Safety was assessed using AEs, laboratory assessments, electrocardiogram, vital signs, and physical examination. These assessments were made at screening, at regular predetermined time points during treatment, at treatment discontinuation, and at days 28 (azacitidine) and 90 (durvalumab) of follow-up. AEs were graded according to the CTCAE version 4.03 criteria.

Blood samples for PK assessment were collected at the end of infusion on day 1 of cycles 1 and 4 (considered peak concentrations) and preinfusion (90 to 5 minutes before dosing) on day 1 of cycles 2, 4, and 6 (considered as trough concentrations in the previous cycles). Serum durvalumab concentrations were measured using a validated electrochemiluminescence method.¹⁸  PK concentration data and summary statistics were tabulated.
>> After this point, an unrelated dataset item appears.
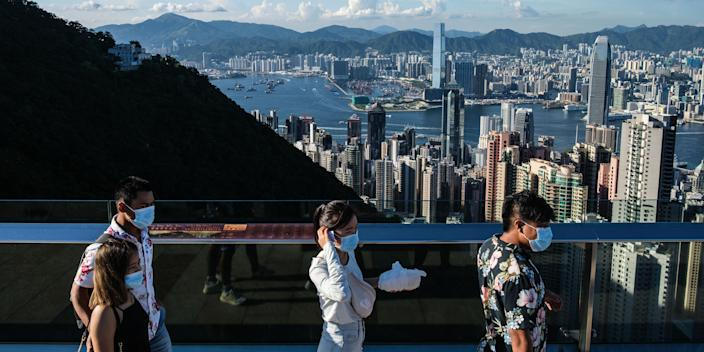 Visitors walk along a viewing platform on Victoria Peak in Hong Kong on July 28, 2020. (Photo by ANTHONY WALLACE / AFP) (Photo by ANTHONY WALLACE/AFP via Getty Images)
DNA was extracted from PB samples collected at cycle 1 day 1 (C1D1) (pretreatment) and C2D1 (on-treatment). DNA was quantified with the PicoGreen DNA kit (LabCorp, Burlington, NC). The Infinium MethylationEPIC Array (Illumina, San Diego, CA) was used to determine the global DNA methylation score (GDMS) and focal DNA demethylation in PD-L1 and PD-L2 regulatory regions. β-values were calculated by taking the ratio of methyl-probe intensities to all probe intensities. GDMS was calculated by tabulating the percentage of highly methylated loci (β-value > 0.7), with a change in GDMS calculated by subtracting GDMS at C2D1 from GDMS at C1D1.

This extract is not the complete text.